Nesse sentido, a segunda tópica freudiana propõe um contraponto a proposição “Penso, logo sou” na medida em que indica a existência de uma divisão constitutiva no sujeito. Essa divisão revela-se, de acordo com Lacan, no momento em que a dúvida se estabelece, ou seja, é no momento da dúvida que um saber não sabido pode surgir. Lembramos que Freud, (1917), ao afirmar que o eu não é o senhor da sua própria casa indica que o eu na verdade é uma instancia desprovida de saber, ponto que será valorizado por Lacan em Seminário sobre o eu quando aponta o eu como lugar do desconhecimento. Com essa afirmação Freud destitui o eu do lugar de unidade e saber instituído por Descartes. Por essa via é que Lacan propõe uma subversão ao cogito cartesiano ao afirmar que “penso onde não sou, logo, sou onde não penso”.
           Entendemos que há uma especificidade na psicanálise no que tange à questão do saber e da verdade. O saber para a psicanálise está do lado do sujeito do inconsciente, sendo que o acesso a ele vai depender de um trabalho analítico que segundo Elia, (2010), se realiza através de um determinado método - a psicanálise – e requer uma função operante - a do psicanalista. A experiência psicanalítica seria, portanto a via pela qual esse saber que na verdade é não sabido, ou seja, inconsciente pode ser acessado pelo sujeito.

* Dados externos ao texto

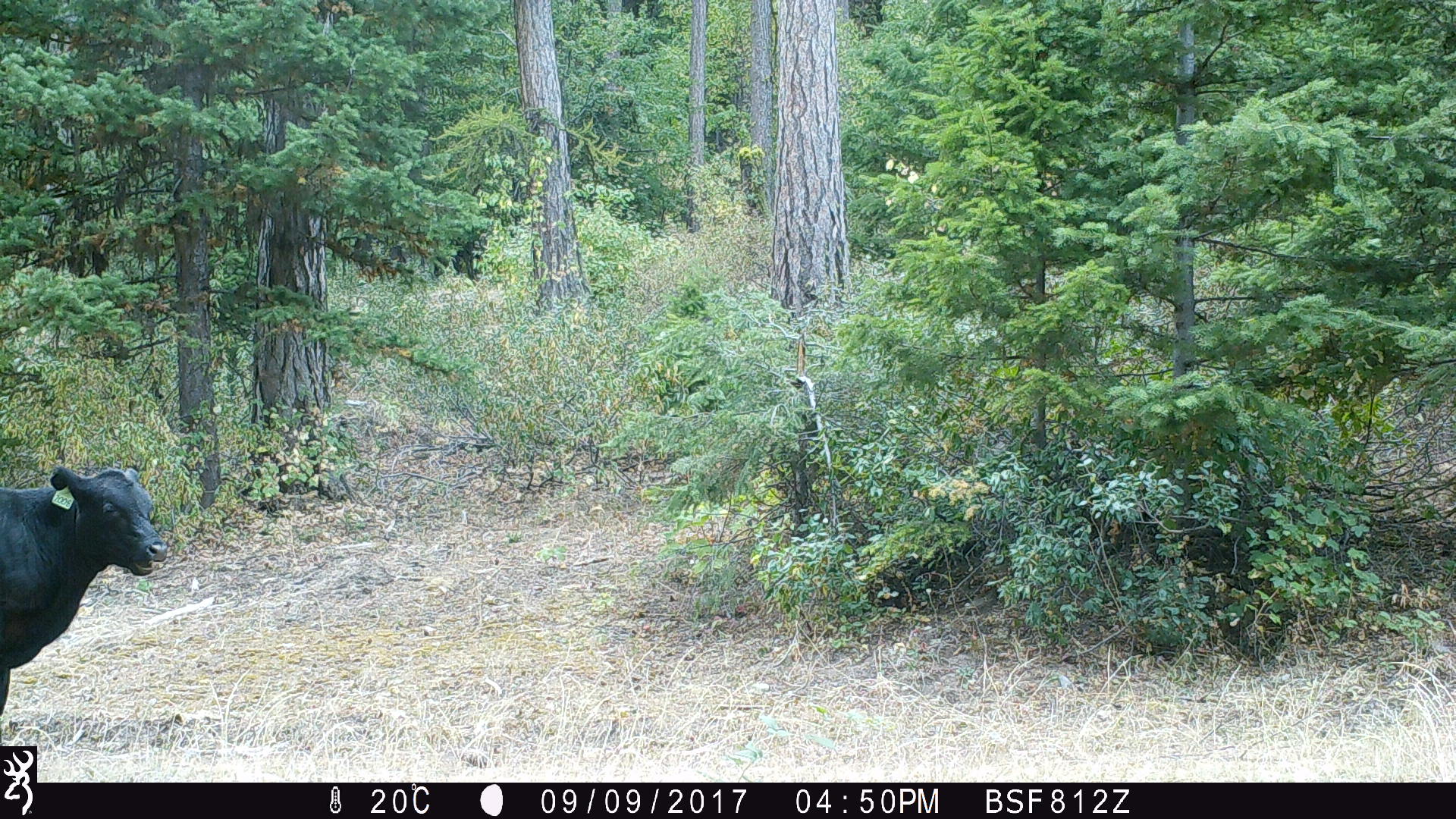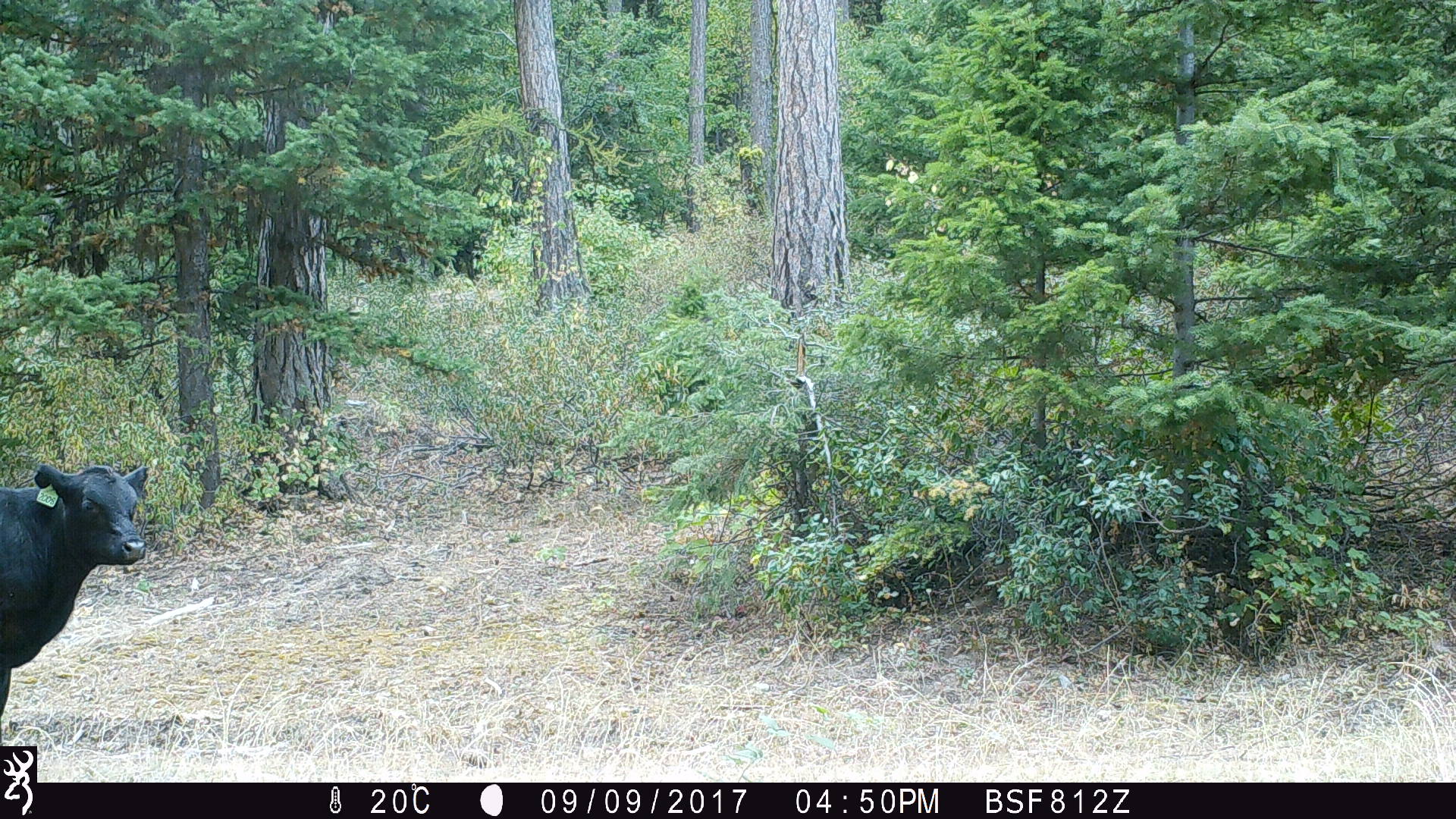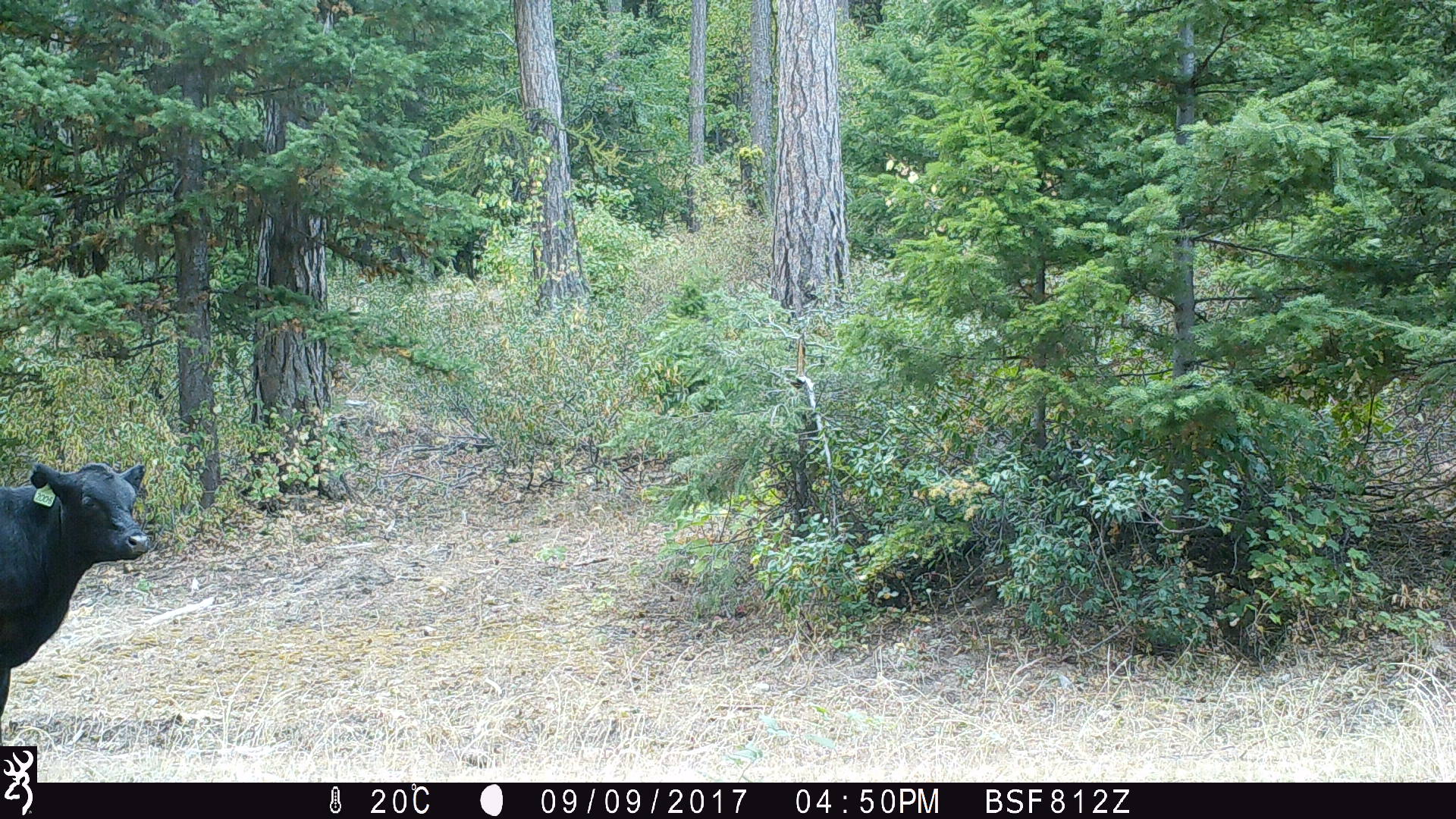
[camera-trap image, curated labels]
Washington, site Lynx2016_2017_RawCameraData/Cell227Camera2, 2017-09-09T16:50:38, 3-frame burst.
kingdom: Animalia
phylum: Chordata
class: Mammalia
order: Artiodactyla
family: Bovidae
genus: Bos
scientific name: Bos taurus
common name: domestic cattle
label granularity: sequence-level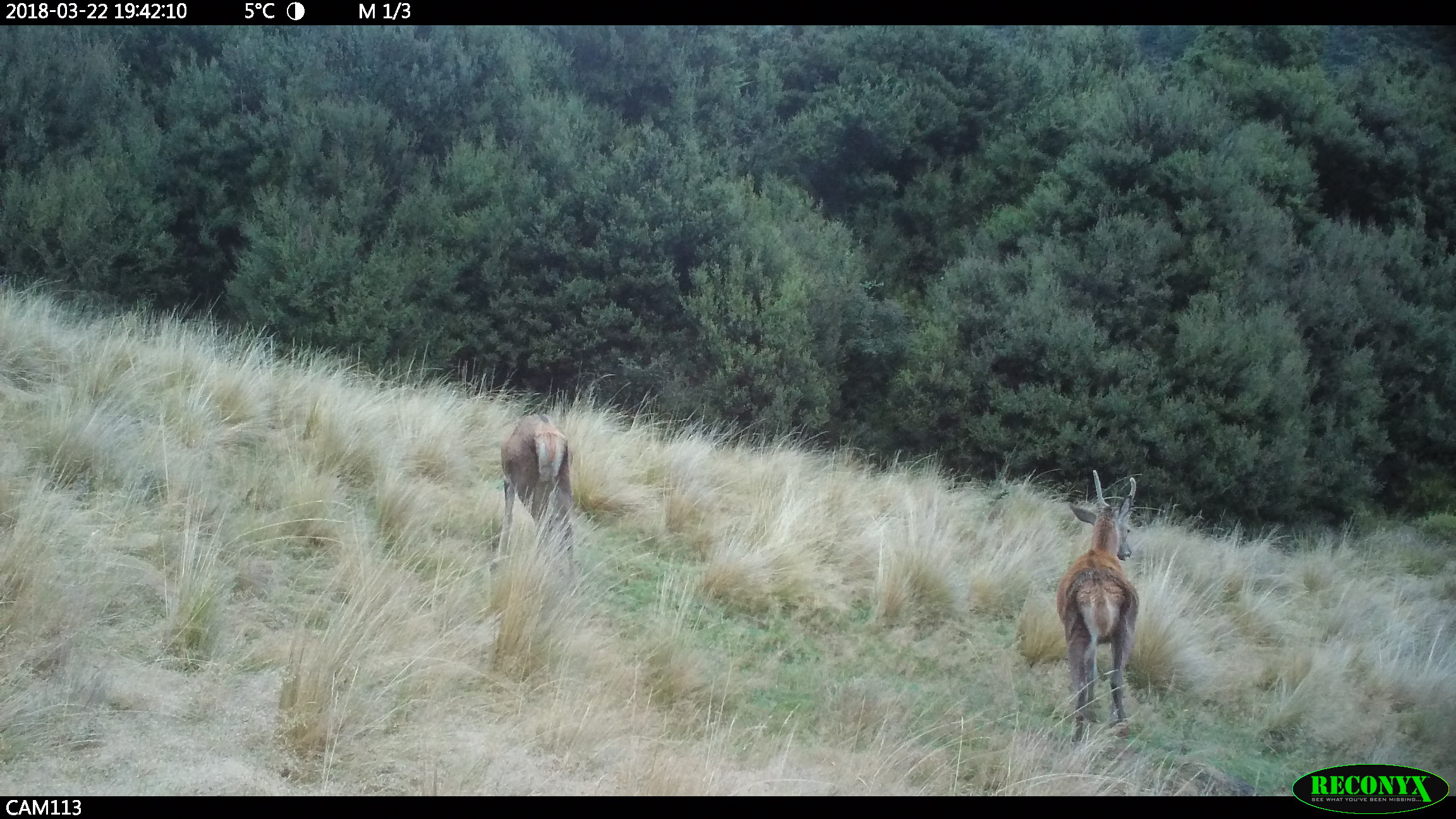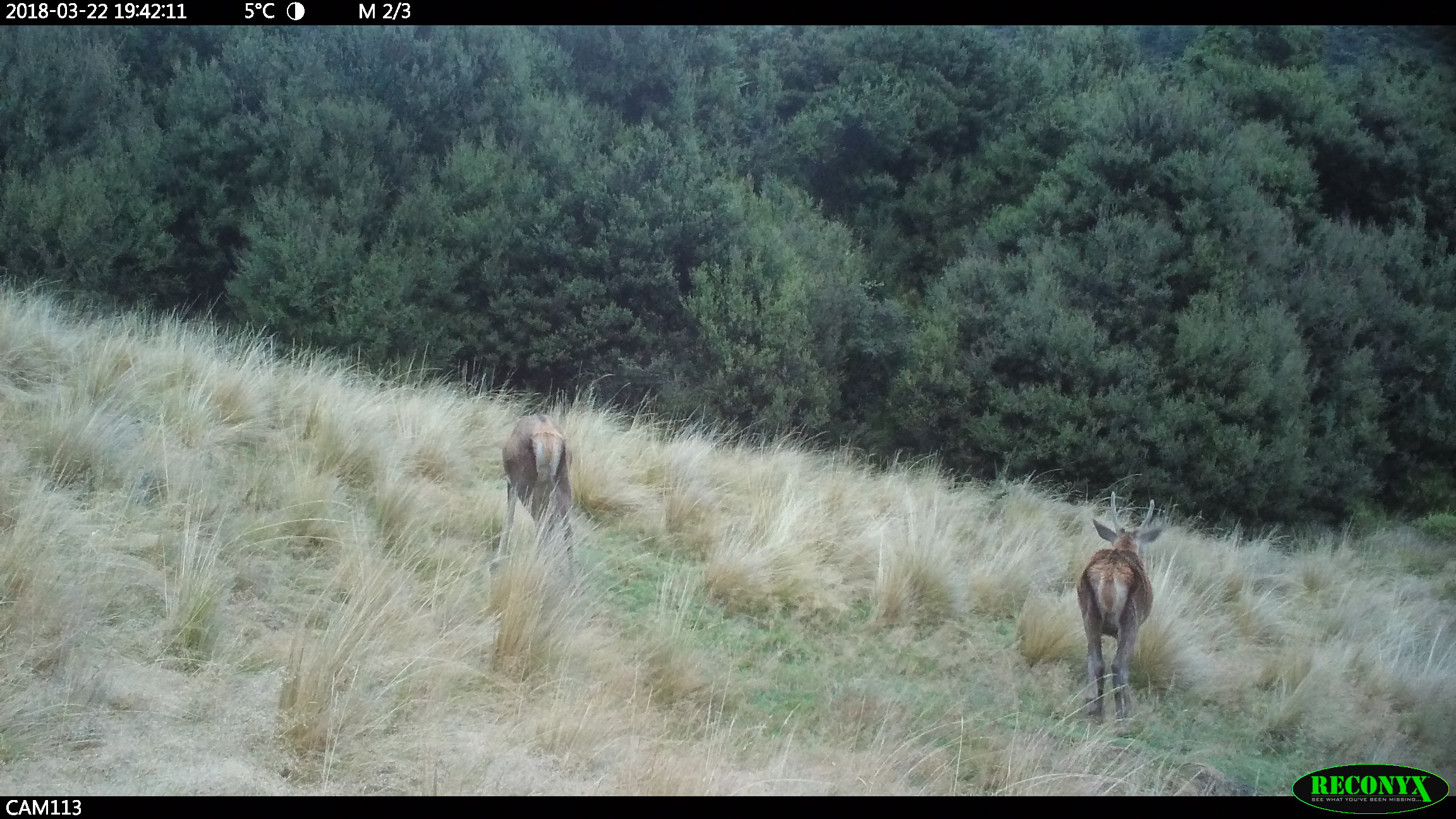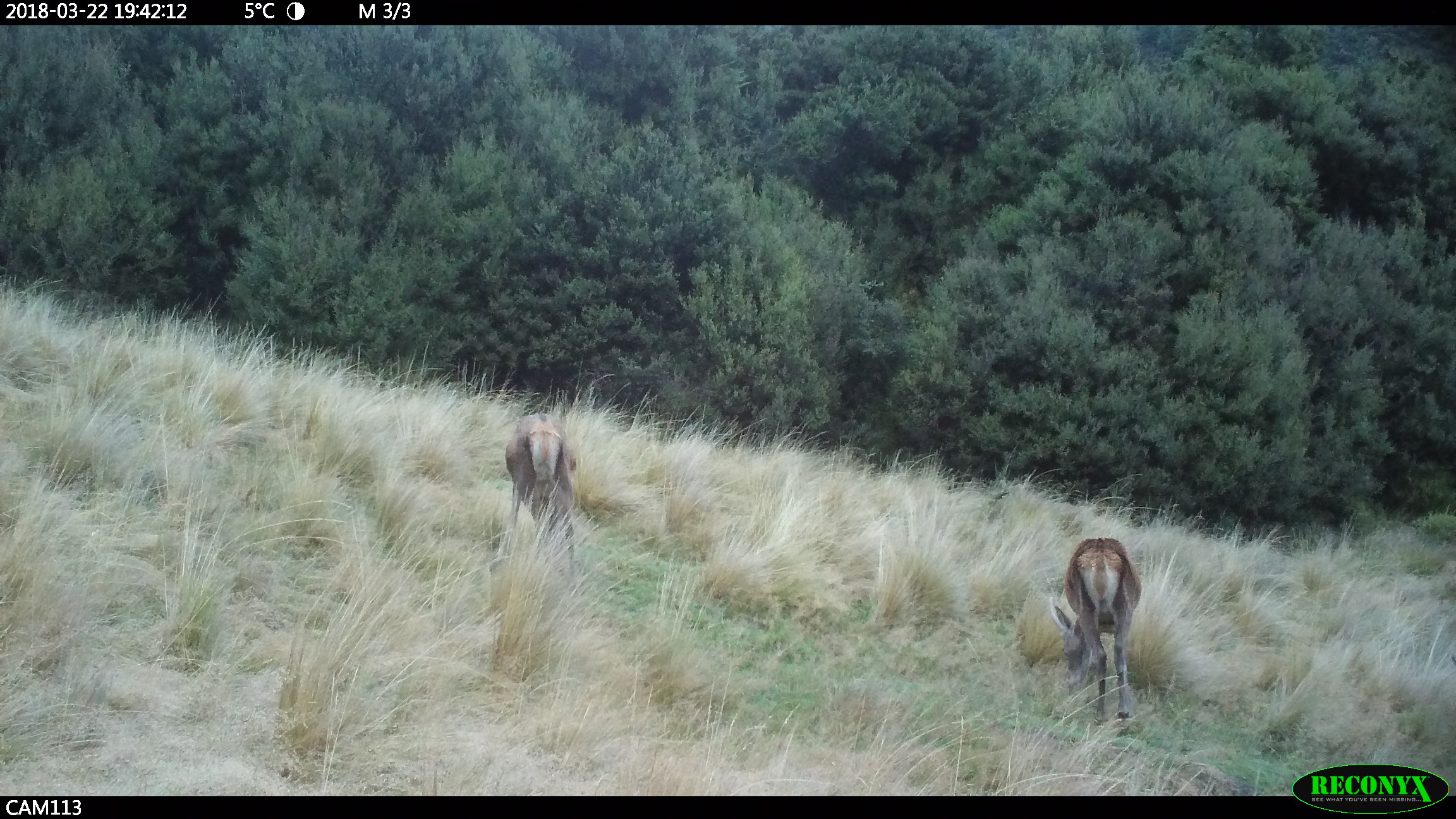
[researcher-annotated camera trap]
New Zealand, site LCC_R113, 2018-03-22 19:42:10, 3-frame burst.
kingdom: Animalia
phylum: Chordata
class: Mammalia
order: Artiodactyla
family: Cervidae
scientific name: Cervidae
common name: deer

A experiência psicanalítica traz de volta o sujeito foracluído pela ciência à medida que o convoca a dizer tudo o que lhe vier a mente. É a fala do sujeito que lhe indicará o caminho de acesso ao saber inconsciente, pois é no campo da linguagem e, portanto simbólico que o sujeito do inconsciente se constitui.
            Em A ciência e a verdade Lacan, (1966), coloca em questão as relações do sujeito do inconsciente com a verdade, indicando que este tem a verdade como causa e não como conseqüência do acesso ao saber pelo uso da razão. A verdade como causa é o que resta do saber, sendo, portanto indecifrável.  A verdade não é mais do que aquilo do qual o saber nada pode apreender, ou seja, a verdade não pode ser delimitada ou mesmo circunscrita em um determinado campo do saber. Não é também uma verdade da psicanálise, uma Weltanschauung (visão de mundo) tal como referiu Freud, mas uma verdade referida ao sujeito na medida em que só ele pode semi-dizê-la, tal como Lacan propõe no Seminário XVII O avesso da psicanálise: “nenhuma evocação da verdade pode ser feita se não for para indicar que ela só é acessível por um semi-dizer, que ela não pode ser integralmente dita porque, para além de sua metade, não há nada a dizer”. (Lacan, 1992 p.53). Com essa afirmação Lacan aponta que há um ponto da verdade que a fala do sujeito não consegue alcançar, sendo, portanto indecifrável. Esse indecifrável Freud chamou de “umbigo do sonho”.
           Lacan indica que há um fora do discurso que não pode ser referido pelo sujeito, porque é recalcado, sendo que isto aponta para a impossibilidade da relação sexual, ou seja, a impossibilidade de se alcançar a satisfação plena do desejo. A verdade – ausência de plenitude – é aquilo que causa o sujeito na medida em que este não abre mão de obtê-la, constituindo-se dessa forma como sujeito desejante.
        Para concluir, esses pressupostos indicam que há uma antinomia entre o sujeito constituído pela ciência e o sujeito da psicanálise. O sujeito da psicanálise constitui-se a partir de sua inserção no mundo da fala e da linguagem, sendo que é este ponto que marca a ruptura entre a psicanálise e a lógica cartesiana. A psicanálise faz o sujeito emergir na experiência psicanalítica no momento em que o psicanalista coloca analisando na posição de sujeito suposto saber.

REFERENCIAS

ELIA, L. O conceito de sujeito. Coleção passo-a-passo. Rio de Janeiro: Zahar.2010.
FREUD, S. (1917). Luto e Melancolia. Edição Standard Brasileira das Obras Completas de Sigmund Freud. Vol. XVII. Rio de Janeiro: Imago, 2006.
LACAN, J. (1966) A ciência e a verdade in Escritos. Rio de Janeiro: Jorge Zahar. 1998.
_________. O Seminário livro 17 O avesso da psicanálise. Rio de Janeiro: Jorge Zahar. 1992.
MILNER, Jean-Claude. A obra clara: Lacan, a ciência e a filosofia. Rio de Janeiro: Zahar.